Wednesday, February 2, 2011

Community: I don't think it means what you think it means

I've been noticing something that's been bothering me a lot, and that is the way the phrases "autism community" and "autistic community" are used.

I find that when these phrases are used, in all sorts of media, they tend to refer to parents, siblings, grandparents, friends, and lovers of autistic people, as well as doctors, therapists, behaviorists, staff, and other professionals who work with autistic people. Who is not likely to be consulted when some journalist or blogger needs the perspective of "the autism community"? Actual autistic people.

Guys, I think this is a problem.

For those of you who like analogies (and I really do), imagine if whenever someone used the phrase "the gay community," they were actually referring to PFLAG, a group for straight allies. That would be not so good, right? Because as lovely as PFLAG is, they are by definition mostly straight people (not that gay people can't be parents and friends of other gay people, but I don't think that's what PFLAG is for) and therefore not a good choice to be the voice of "the gay community."

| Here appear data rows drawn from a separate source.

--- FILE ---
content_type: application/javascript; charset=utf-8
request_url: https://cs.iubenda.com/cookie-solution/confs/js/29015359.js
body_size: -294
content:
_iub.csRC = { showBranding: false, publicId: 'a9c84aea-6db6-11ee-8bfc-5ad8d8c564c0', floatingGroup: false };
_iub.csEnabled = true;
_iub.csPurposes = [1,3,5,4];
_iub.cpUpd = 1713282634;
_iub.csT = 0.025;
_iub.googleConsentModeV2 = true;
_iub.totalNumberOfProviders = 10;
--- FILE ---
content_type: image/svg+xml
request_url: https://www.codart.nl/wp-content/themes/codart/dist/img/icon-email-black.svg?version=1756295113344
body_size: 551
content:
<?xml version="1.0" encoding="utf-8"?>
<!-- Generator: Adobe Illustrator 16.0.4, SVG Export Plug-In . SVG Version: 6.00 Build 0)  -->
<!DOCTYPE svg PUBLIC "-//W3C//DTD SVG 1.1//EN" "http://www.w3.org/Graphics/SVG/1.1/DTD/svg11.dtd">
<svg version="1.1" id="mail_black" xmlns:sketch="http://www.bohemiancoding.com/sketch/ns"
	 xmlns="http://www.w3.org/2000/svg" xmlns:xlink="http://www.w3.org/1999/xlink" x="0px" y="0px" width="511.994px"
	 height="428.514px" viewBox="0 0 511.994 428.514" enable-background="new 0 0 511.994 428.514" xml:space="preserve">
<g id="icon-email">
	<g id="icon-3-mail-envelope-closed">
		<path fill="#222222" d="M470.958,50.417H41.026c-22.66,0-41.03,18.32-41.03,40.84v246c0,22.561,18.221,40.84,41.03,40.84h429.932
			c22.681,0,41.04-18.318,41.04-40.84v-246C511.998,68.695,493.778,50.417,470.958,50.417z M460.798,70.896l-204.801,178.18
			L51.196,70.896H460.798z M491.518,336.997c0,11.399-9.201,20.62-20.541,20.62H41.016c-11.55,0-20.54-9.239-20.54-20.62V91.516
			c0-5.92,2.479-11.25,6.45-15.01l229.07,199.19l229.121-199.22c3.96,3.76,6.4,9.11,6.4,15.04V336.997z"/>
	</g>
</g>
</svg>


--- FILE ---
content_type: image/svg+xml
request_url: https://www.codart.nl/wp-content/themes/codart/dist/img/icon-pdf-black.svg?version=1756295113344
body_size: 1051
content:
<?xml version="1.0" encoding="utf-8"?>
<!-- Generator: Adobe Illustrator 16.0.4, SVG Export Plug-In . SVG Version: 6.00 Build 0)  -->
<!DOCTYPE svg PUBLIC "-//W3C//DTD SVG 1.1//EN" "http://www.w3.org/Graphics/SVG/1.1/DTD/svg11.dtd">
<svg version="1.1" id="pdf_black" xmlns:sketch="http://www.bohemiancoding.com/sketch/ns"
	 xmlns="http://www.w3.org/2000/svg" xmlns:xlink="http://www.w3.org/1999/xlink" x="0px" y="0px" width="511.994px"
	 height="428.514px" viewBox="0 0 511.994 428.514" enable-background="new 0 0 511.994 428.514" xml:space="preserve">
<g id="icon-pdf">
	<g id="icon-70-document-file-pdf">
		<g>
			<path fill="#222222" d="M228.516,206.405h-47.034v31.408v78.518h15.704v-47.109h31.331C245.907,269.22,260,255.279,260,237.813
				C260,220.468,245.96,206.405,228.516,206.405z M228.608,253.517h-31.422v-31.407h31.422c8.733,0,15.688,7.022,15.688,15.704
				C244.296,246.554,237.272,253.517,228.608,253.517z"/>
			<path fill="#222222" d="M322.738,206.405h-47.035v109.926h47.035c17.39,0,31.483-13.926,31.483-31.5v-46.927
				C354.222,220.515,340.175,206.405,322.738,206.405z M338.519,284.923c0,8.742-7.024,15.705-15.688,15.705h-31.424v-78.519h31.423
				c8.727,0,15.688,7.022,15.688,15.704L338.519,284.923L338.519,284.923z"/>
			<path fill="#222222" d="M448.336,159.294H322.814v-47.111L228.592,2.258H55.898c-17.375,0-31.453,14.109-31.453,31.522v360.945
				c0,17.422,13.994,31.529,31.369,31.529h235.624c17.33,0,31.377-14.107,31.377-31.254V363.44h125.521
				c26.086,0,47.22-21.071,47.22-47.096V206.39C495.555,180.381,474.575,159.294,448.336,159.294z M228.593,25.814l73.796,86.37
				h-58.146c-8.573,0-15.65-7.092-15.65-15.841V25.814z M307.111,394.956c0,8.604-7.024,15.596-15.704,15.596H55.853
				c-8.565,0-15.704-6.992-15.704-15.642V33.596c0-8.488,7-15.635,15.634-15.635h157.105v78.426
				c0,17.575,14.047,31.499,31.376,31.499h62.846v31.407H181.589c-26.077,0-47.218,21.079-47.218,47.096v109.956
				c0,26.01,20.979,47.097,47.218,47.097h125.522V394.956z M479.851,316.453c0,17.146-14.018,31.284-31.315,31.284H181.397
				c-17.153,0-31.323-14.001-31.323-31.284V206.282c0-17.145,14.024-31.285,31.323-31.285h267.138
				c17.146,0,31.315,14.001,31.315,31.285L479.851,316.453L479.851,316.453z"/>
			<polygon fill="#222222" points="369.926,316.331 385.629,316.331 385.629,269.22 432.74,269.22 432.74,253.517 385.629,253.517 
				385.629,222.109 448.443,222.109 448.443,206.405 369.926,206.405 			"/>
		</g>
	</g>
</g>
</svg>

But actually, the way the phrase "autistic community" gets used is even worse than that hypothetical situation. Because PFLAG is at least genuinely supportive of gay rights. On the other hand, a lot of the parent-and-professional groups that get referred to as "the autistic community" really want autism -- and therefore, autistic people -- to go away forever. In my opinion, this is not good community-building sentiment.

I think this is fairly self-explanatory: if you want a community to be eliminated from the planet, you are not part of that community. You are not even an ally. Hell, why would you want to be part of that community anyway? You obviously don't like us very much.

If you're reading this and wondering whether it really matters how people use the phrase "autism/autistic community," let me tell you what I believe the misuse of this phrase does.

It perpetuates the idea that autistic people as a group can't represent ourselves and need non-autistic people to speak for us. It centers the concerns of neurotypical people in discussions of autism, when really it is our needs, our concerns, our rights that should be prioritized. It means that there are people claiming the support of "the autistic community" for positions that a lot of autistic people find morally offensive. It's one of the tools people use to keep our voices from being heard. In other words, yes, it matters. This is really bad news.